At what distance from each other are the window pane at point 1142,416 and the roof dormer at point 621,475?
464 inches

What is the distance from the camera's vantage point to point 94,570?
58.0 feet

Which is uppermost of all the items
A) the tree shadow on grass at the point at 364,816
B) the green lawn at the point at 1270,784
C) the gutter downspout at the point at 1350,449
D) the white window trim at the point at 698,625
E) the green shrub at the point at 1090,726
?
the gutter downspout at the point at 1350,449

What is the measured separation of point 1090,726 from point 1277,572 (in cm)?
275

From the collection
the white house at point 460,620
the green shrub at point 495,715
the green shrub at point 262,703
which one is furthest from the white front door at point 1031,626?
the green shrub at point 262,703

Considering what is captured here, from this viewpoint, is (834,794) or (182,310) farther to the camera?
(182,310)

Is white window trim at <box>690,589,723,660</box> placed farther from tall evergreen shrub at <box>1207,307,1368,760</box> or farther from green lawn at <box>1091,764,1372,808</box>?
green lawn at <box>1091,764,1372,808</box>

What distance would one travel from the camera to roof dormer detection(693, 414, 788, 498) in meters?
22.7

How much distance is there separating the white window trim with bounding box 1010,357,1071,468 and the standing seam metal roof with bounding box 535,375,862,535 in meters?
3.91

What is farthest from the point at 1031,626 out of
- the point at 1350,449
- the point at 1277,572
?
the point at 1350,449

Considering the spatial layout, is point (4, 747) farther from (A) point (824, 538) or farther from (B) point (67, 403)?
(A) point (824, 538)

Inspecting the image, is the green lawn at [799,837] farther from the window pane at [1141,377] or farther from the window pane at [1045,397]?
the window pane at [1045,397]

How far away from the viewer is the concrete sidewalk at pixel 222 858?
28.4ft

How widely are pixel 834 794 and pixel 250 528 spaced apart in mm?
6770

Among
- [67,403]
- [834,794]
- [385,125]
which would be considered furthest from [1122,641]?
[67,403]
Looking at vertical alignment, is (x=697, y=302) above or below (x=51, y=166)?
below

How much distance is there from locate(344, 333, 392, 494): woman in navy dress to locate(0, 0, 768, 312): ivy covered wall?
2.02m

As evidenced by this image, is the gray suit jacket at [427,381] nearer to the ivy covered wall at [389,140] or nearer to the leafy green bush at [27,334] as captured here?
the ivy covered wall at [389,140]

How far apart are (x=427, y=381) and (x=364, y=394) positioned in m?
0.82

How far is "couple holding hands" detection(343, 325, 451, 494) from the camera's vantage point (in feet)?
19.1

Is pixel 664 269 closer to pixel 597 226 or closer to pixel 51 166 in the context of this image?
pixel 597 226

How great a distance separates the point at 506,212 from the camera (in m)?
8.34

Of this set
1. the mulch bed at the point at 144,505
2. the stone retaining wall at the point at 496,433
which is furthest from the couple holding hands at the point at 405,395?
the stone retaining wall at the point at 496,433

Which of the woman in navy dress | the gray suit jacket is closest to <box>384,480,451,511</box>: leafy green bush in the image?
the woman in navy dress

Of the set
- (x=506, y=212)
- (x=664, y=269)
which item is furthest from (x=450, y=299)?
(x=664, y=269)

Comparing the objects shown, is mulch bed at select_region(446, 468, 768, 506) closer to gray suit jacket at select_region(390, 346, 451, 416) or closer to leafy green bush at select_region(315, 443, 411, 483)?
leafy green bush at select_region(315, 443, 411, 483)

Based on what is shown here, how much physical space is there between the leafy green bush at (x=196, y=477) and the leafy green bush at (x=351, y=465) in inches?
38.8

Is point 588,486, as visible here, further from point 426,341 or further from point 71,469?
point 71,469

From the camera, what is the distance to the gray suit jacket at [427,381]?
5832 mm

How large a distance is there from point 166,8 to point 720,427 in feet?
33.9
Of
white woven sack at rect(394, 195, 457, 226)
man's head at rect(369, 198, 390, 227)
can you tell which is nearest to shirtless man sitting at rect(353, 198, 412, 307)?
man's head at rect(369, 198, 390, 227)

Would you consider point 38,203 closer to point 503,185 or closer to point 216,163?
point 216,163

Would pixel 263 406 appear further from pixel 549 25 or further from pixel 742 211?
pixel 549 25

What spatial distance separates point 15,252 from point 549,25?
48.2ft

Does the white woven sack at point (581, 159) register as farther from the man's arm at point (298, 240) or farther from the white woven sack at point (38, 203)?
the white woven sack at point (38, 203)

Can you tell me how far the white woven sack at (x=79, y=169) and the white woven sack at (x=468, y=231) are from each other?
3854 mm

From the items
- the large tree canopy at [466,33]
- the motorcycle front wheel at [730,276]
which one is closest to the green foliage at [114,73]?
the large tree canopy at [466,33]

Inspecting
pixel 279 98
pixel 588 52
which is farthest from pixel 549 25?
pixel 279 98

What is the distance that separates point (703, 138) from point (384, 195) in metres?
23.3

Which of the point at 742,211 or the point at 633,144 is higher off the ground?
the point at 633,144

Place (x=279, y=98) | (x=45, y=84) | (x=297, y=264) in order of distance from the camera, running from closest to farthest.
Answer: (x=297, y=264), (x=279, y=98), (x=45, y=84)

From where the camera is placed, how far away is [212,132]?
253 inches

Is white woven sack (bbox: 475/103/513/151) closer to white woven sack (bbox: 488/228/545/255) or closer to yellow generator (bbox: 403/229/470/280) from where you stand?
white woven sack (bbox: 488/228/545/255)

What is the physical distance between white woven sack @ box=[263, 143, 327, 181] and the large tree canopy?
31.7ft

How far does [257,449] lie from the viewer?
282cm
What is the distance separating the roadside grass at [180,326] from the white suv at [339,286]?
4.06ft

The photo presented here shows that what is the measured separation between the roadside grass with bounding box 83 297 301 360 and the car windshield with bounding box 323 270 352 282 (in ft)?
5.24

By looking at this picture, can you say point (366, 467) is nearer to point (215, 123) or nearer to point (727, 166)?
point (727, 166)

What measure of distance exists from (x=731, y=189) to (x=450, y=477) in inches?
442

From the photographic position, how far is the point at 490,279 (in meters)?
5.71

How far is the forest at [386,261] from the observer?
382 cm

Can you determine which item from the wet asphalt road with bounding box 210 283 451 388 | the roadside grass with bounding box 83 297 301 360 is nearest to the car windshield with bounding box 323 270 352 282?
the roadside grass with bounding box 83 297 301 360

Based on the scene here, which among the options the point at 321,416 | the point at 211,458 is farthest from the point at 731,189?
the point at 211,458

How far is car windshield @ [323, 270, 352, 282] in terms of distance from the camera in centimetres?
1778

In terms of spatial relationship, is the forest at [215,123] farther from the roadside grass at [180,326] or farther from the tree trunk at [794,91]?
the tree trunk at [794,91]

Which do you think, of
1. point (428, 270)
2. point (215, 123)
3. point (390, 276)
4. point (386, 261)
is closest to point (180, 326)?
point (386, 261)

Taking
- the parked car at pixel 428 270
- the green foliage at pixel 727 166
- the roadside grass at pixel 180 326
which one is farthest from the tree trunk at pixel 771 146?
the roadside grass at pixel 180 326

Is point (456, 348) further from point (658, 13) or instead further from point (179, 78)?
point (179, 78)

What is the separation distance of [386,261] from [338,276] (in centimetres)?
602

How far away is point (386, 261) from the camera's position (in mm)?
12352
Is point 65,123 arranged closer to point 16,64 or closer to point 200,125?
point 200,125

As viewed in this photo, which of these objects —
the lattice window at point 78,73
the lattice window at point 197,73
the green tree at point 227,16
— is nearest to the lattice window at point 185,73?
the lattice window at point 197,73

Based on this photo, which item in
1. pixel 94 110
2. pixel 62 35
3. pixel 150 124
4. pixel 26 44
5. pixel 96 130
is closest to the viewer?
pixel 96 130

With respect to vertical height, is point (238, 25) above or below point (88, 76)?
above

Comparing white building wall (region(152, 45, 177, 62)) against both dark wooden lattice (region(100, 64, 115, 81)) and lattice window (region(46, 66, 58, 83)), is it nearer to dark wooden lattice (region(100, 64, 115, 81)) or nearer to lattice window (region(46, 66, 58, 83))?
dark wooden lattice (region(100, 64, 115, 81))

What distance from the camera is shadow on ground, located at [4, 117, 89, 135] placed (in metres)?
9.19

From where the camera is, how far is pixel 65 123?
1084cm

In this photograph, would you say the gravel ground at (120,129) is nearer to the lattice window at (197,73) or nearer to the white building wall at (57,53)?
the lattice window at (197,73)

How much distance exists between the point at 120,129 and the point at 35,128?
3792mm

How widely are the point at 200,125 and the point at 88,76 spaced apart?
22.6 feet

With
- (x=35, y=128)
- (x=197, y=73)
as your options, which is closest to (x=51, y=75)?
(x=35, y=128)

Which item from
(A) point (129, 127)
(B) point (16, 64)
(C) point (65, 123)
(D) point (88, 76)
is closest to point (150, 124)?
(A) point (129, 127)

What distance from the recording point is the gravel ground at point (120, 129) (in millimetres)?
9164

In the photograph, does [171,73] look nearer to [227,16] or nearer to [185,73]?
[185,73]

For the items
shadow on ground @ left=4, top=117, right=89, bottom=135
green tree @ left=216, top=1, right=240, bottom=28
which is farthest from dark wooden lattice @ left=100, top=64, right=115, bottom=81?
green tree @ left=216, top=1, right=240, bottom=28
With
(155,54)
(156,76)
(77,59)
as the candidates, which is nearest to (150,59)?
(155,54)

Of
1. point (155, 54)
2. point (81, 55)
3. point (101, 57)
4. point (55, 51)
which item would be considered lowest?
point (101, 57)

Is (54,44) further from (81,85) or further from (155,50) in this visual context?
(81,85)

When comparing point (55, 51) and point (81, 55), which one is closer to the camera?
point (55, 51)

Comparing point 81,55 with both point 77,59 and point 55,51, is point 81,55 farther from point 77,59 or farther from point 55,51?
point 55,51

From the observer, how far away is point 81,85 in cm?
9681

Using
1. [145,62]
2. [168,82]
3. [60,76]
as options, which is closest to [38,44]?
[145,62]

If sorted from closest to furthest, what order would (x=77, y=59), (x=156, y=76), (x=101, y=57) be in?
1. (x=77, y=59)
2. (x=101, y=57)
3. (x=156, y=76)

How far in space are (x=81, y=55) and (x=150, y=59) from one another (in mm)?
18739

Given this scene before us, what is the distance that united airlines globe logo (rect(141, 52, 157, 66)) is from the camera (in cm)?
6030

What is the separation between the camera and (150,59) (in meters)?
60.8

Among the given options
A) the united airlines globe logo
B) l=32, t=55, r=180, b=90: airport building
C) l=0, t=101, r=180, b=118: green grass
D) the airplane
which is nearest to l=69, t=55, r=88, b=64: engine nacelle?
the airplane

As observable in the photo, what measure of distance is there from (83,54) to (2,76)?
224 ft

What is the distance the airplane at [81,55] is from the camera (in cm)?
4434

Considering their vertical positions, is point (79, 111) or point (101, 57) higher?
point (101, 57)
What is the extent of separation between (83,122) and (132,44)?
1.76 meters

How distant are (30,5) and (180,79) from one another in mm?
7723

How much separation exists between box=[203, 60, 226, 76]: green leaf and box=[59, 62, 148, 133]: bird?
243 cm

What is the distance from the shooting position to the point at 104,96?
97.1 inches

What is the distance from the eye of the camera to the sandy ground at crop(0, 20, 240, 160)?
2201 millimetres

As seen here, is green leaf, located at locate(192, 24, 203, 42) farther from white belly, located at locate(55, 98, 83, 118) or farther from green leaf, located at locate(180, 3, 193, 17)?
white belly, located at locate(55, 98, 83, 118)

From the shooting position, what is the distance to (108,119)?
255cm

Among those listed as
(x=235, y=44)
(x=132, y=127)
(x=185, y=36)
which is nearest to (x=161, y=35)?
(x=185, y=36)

• • • • • • •

What this task involves.
Reproduce verbatim the part of the records that opens with the line containing "What is the separation between" and runs through the end of the records.

Response.
What is the separation between the camera and (150,59) (in meters)?
60.8

Among the given options
A) the united airlines globe logo
B) l=32, t=55, r=180, b=90: airport building
C) l=0, t=101, r=180, b=118: green grass
D) the airplane
which is nearest to l=69, t=55, r=88, b=64: engine nacelle?
the airplane

As observable in the photo, what measure of distance is there from (83,54) to (2,76)?
224 ft

What is the distance the airplane at [81,55] is from the camera (in cm)?
4434

Considering their vertical positions, is point (79, 111) or point (101, 57) higher?
point (101, 57)
What is the extent of separation between (83,122) and (132,44)?
1.76 meters

How distant are (30,5) and (180,79) from one another in mm?
7723

How much separation exists between box=[203, 60, 226, 76]: green leaf and box=[59, 62, 148, 133]: bird?
243 cm

What is the distance from the shooting position to the point at 104,96?
97.1 inches

What is the distance from the eye of the camera to the sandy ground at crop(0, 20, 240, 160)?
2201 millimetres

As seen here, is green leaf, located at locate(192, 24, 203, 42) farther from white belly, located at locate(55, 98, 83, 118) or farther from green leaf, located at locate(180, 3, 193, 17)?
white belly, located at locate(55, 98, 83, 118)

From the shooting position, what is the distance to (108,119)?
255cm

Among those listed as
(x=235, y=44)
(x=132, y=127)
(x=185, y=36)
which is nearest to (x=161, y=35)?
(x=185, y=36)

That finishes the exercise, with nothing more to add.